▸ Things to do:
A) Set down the uvudec development notes word for word, starting with "Bust a grind" and going on through "it was before.".
B) In one to three sentences, explain why the uvudec development notes advise against running Valgrind on static executables.
C) Continue the uvudec development notes from their last sentence.

------ Supplied passage

Mixed progress so far. Crash from help screen was trivial to track, but during running if a full run is allowed or during cleanup if I abort early, the program crashes. Not sure if they are the same error, but working through Valgrind to fix it. Speaking of that, apparently Valgrind is allergic to static exes because it can't hook (or maybe just ID?) functions, so don't do it. The dynamic build was apparently broken, but now its fixed (/usr/local/bin/ld: ../bin/uvudec: hidden symbol `__dso_handle' in /usr/lib/gcc/i386-redhat-linux/4.1.2/crtbegin.o is referenced by DSO: change from ld to gcc -dynamic)
One thing I've been meaning to do for a bit is implement unit testing. I'm considering CppUnit (http://sourceforge.net/apps/mediawiki/cppunit/index.php?title=Main_Page) since its based off of JUnit which is pretty standard and the Google framework (http://code.google.com/p/googletest/downloads/list) also looked pretty appealing.

Sunday, March 7, 2010

Bust a grind with Valgrind

Made a bunch of changes. In particular, its moved to a proprety based configuration at the core. Other small features include a version embedded in libuvudec for verifying a good version was linked against and removal of a large number of global variables leftover from its C days. The global situation still has mostly a band aid on it since most of them just used a global configuration object now instead, but its probably still better than it was before.

------------
------ Entries

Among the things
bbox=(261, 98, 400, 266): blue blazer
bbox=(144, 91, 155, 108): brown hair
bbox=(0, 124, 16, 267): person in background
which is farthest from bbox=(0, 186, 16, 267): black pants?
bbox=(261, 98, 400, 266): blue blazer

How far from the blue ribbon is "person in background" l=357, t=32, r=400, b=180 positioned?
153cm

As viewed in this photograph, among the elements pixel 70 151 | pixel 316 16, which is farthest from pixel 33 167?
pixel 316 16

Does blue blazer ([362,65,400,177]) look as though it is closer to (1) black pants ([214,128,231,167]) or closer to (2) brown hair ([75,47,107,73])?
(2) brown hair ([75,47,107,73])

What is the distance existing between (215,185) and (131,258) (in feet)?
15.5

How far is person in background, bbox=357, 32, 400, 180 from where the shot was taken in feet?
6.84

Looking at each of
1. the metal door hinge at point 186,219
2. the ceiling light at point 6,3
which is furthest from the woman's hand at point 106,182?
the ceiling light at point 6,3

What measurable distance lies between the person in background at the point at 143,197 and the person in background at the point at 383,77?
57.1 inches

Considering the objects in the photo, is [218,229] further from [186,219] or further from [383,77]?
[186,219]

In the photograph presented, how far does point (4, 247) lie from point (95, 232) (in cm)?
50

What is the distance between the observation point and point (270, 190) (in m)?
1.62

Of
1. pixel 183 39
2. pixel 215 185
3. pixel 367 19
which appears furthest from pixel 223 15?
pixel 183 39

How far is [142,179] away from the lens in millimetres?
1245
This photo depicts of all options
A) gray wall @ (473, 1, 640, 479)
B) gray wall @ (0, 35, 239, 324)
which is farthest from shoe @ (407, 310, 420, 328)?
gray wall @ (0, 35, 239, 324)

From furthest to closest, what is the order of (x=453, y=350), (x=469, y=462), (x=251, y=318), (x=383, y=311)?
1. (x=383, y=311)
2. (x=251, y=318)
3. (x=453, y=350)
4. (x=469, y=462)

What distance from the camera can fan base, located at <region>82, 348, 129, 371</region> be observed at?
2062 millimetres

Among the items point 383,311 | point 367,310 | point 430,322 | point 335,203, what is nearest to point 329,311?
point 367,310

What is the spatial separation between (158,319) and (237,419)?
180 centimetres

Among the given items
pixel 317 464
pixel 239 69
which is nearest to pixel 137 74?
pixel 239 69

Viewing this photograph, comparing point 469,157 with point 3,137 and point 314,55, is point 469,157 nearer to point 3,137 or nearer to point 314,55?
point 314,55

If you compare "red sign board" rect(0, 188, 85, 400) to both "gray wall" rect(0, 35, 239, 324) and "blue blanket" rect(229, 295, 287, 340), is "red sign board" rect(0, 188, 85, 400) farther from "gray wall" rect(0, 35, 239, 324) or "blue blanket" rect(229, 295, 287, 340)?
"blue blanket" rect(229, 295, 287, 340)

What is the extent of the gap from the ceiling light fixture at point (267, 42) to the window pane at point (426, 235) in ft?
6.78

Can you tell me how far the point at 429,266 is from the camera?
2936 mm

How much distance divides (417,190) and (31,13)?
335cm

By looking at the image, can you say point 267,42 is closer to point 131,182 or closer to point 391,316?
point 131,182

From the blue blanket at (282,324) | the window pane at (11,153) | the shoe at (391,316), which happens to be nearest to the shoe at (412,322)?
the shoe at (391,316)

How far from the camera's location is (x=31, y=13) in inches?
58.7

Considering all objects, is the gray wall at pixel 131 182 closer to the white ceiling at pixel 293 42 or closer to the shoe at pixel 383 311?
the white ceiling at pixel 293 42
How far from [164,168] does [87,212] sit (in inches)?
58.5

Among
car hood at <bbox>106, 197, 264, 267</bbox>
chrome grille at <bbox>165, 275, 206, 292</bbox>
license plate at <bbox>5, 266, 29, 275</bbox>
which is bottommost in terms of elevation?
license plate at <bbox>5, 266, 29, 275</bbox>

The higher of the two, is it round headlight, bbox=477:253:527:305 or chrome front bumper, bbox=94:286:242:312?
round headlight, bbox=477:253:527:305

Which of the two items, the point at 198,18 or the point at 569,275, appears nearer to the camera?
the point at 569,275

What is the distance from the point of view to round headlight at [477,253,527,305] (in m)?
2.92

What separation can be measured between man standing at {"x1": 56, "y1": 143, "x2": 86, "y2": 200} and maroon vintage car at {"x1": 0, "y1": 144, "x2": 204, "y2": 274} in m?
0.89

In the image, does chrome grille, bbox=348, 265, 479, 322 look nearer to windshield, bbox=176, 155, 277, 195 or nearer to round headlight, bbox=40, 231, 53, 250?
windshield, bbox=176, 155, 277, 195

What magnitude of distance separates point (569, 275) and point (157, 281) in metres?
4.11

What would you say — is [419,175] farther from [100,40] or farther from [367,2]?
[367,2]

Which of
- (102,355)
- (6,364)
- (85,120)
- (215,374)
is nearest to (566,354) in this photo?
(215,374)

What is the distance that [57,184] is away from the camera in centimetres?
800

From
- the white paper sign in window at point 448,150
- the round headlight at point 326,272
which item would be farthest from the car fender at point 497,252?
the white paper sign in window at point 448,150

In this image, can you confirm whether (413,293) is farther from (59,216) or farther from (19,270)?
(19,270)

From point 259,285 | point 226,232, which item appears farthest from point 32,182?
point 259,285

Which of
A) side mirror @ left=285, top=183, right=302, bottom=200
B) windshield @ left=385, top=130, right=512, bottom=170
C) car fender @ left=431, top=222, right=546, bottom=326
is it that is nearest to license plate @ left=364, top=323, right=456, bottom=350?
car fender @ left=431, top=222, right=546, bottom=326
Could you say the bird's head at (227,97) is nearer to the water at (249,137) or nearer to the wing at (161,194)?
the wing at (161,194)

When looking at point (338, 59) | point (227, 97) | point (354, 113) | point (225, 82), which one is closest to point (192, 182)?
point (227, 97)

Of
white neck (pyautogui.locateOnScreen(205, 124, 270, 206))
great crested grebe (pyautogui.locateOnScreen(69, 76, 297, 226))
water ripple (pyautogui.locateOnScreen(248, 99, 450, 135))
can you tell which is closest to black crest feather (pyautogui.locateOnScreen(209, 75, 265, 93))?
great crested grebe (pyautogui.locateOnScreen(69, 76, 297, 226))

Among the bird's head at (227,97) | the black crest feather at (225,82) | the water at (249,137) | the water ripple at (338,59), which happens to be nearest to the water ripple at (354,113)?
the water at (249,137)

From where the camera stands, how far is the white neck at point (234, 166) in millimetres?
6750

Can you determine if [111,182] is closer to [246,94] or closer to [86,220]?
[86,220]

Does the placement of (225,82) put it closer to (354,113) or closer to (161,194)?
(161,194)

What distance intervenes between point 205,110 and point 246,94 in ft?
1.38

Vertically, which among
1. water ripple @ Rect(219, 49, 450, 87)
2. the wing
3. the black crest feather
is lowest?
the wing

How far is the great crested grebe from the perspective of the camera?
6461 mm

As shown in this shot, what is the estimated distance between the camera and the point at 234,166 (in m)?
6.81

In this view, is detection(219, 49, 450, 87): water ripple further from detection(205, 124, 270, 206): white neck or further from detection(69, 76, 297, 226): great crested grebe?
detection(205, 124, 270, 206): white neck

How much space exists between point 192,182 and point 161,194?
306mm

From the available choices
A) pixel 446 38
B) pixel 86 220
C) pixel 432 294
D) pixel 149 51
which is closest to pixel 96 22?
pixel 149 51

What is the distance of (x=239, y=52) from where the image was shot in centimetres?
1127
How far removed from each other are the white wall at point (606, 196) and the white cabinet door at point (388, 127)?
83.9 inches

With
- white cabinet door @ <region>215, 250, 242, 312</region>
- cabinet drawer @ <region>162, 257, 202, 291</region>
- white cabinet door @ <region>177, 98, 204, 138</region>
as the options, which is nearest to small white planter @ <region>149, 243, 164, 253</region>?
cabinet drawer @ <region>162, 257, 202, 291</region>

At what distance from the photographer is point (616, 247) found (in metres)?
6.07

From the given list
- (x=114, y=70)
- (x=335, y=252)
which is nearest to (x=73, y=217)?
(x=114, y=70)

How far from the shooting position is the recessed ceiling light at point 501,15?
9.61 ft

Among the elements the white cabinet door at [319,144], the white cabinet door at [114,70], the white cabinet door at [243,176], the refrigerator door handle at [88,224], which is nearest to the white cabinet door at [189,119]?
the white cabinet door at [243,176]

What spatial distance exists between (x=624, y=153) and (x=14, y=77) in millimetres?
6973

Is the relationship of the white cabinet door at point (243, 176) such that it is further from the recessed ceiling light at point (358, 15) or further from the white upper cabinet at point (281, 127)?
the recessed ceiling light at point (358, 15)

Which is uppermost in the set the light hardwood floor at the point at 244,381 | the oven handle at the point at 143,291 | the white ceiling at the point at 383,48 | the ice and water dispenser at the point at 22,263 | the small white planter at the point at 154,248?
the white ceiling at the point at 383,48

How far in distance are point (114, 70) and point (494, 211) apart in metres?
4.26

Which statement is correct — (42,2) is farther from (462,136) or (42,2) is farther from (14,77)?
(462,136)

------------

▸ Expected answers:
A)
Bust a grind with Valgrind

Made a bunch of changes. In particular, its moved to a proprety based configuration at the core. Other small features include a version embedded in libuvudec for verifying a good version was linked against and removal of a large number of global variables leftover from its C days. The global situation still has mostly a band aid on it since most of them just used a global configuration object now instead, but its probably still better than it was before.

B) Valgrind apparently cannot hook functions in static executables, or perhaps cannot identify them. For that reason, the notes advise against using static builds with Valgrind.

C)
Heres an old --help screen:
[mcmaster@gespenst uvudec]$ ./uvudec --help
uvudec version 0.2.0.0
Copyright 2009 John McMaster
Portions copyright GNU (MD5 implementation)
JohnDMcMaster@gmail.com

Usage: ./uvudec <args>
Args:
--verbose: verbose output. Equivilent to --verbose=3
--verbose=<level>: set verbose level. 0 (none) - 3 (most)
--verbose-init: for selectivly debugging configuration file reading
--verbose-analysis: for selectivly debugging code analysis
--verbose-processing: for selectivly debugging code post-analysis
--verbose-printing: for selectivly debugging print routine
--config-language=<language>: default config interpreter language (plugins may require specific)
python: use Python
javascript: use javascript
--addr-min=<min>: minimum analysis address
--addr-max=<max>: maximum analysis address
--addr-exclude-min=<min>: minimum exclusion address
--addr-exclude-max=<max>: maximum exclusion address
--addr-comment: put comments on addresses
--addr-label: label addresses for jumping
--analysis-only[=<bool>]: only do analysis, don't print data
--analysis-address=<address>: only output analysis data for specified address
--opcode-usage: opcode usage count table
--analysis-dir=<dir>: create skeleton data suitible for stored analysis
--input=<file>: source for data
--output=<file>: output program (default: stdout)
--debug=<file>: debug output (default: stdout)
--print-jumped-addresses=<bool>: whether to print information about jumped to addresses (*1)
--print-called-addresses=<bool>: whether to print information about called to addresses (*1)
--useless-ascii-art: append nifty ascii art headers to output files
--help: print this message and exit
--version: print version and exit

Special files: -: stdin
<bool>:
true includes case insensitive "true", non-zero numbers (ie 1)
false includes case insensitve "false", 0

*1: WARNING: currently slow, may be fixed in future releases


And heres the new:
[mcmaster@gespenst bin]$ ./uvudec --help
***main
uvudec version 0.3.0
libuvudec version 0.3.0
Copyright 2009 John McMaster <johndmcmaster@gmail.com>
Portions copyright GNU (MD5 implementation)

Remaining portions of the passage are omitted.